Data domain profile operations

These commands operate on Endeca data domain profiles.

A data domain profile is a named template that provides configuration settings to be used for the creation of Endeca data domains. The configuration settings for new data domains include:
  • The number of follower nodes required.
  • Whether the leader is dedicated to updating requests or is sharing a regular query load.
  • Whether the Endeca Server can oversubscribe its nodes while sharing them with other data domains.
  • Whether the Dgraph processes should be read-only.
  • Session affinity configuration.
  • The hardware characteristics of Dgraph processes (the number of threads and the cache size).
  • A set of Dgraph flags to use to start up the Dgraph processes. These flags help fine-tune performance of search and other computations.
  • Additional, low-level Dgraph flags.

The commands described in this topic create and delete data domain profiles, as well as return information about them.

Important: Once you create a data domain profile, you cannot change its configuration. However, you can create a different data domain profile, and use endeca-cmd update-dd command to update the existing data domain with this profile.
The commands for managing data domain profiles are:

put-dd-profile

The put-dd-profile command creates a new data domain profile with the specified name. Note that a default data domain profile (named default) always exists in the Endeca Server and does not need to be created with this command.

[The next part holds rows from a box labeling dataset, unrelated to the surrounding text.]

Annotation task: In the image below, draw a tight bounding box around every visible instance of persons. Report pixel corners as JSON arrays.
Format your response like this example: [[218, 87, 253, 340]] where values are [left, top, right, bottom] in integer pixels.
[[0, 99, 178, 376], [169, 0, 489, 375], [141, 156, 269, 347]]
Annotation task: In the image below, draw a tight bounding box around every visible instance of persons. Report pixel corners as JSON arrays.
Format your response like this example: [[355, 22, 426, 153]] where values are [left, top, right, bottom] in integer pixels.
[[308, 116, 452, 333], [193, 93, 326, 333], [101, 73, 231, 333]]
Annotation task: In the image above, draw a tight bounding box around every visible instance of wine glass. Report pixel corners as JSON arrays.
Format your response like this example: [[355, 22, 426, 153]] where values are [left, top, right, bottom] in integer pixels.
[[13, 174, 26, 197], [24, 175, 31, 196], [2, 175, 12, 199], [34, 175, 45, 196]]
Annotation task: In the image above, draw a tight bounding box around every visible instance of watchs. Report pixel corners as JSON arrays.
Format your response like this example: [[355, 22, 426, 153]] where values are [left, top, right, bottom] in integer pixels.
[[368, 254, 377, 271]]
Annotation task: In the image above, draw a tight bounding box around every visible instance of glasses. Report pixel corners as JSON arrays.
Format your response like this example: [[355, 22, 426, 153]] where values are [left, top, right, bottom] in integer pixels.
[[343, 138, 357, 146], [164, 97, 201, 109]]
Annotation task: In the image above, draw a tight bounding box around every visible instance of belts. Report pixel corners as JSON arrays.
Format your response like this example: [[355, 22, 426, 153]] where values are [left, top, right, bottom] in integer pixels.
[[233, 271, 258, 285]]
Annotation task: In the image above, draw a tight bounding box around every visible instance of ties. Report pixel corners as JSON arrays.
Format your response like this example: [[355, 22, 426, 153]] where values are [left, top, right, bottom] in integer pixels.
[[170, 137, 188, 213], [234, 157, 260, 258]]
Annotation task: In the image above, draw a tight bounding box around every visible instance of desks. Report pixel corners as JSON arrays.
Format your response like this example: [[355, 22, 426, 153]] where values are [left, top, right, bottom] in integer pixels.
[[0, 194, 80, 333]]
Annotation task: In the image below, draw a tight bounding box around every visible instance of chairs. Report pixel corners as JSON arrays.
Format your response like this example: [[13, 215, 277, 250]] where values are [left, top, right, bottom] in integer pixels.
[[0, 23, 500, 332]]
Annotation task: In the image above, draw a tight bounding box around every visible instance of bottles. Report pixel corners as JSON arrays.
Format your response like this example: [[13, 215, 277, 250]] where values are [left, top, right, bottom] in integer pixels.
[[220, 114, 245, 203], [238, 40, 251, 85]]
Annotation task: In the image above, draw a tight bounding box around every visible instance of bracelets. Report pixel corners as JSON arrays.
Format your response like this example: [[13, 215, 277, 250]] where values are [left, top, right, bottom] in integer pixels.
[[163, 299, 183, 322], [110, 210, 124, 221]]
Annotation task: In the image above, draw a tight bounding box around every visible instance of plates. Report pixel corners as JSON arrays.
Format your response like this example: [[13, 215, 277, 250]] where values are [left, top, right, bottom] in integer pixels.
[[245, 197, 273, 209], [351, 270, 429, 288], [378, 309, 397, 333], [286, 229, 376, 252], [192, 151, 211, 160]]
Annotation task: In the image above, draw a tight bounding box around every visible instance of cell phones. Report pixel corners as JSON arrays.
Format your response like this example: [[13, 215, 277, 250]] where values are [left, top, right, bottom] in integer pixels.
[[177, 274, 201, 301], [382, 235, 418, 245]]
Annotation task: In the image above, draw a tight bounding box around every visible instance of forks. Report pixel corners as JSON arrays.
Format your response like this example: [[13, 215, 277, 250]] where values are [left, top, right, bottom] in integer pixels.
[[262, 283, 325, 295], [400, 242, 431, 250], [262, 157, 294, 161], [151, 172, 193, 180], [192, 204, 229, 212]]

The syntax for this command is:
endeca-cmd put-dd-profile <new-profile-name> [global-options] [create-options]
where new-profile-name is the name of the new data domain.
The following additional command options can be used to change the created data domain profile's configuration (defaults are used otherwise):
Create Option Description
--description <text> A full description of the data domain profile. If the description contains spaces, it must be enclosed within double quotes. If this option is not specified, the description defaults to an empty string.
--query-leader <bool> Whether the leader node can accept read-only queries. If not specified, defaults to true.
--num-followers <int> How many follower nodes (Dgraph processes) should be configured in the data domain. If not specified, defaults to 0.
--read-only <bool> Whether a data domain should be created as read-only and not accept updating requests, including data loading requests. If not specified, defaults to false.
--oversubscribe <bool> Whether a data domain (or any of its nodes) can be placed on an oversubscribed Endeca Server instance. If not specified, defaults to true.
--num-compute-threads <int> Specifies the number of computational threads in the Dgraph node's threading pool. The value must be a positive integer that is equal or greater than 4. The recommended number of computational threads for the Dgraph process is typically equal to the number of CPU cores on the host Endeca Server node. If no value is specified or 0 is specified, this defaults to the larger of 4 or the number of available processors.
--compute-cache-size <int> Specifies an absolute value in MB for the Dgraph process cache, for each Dgraph node in the data domain.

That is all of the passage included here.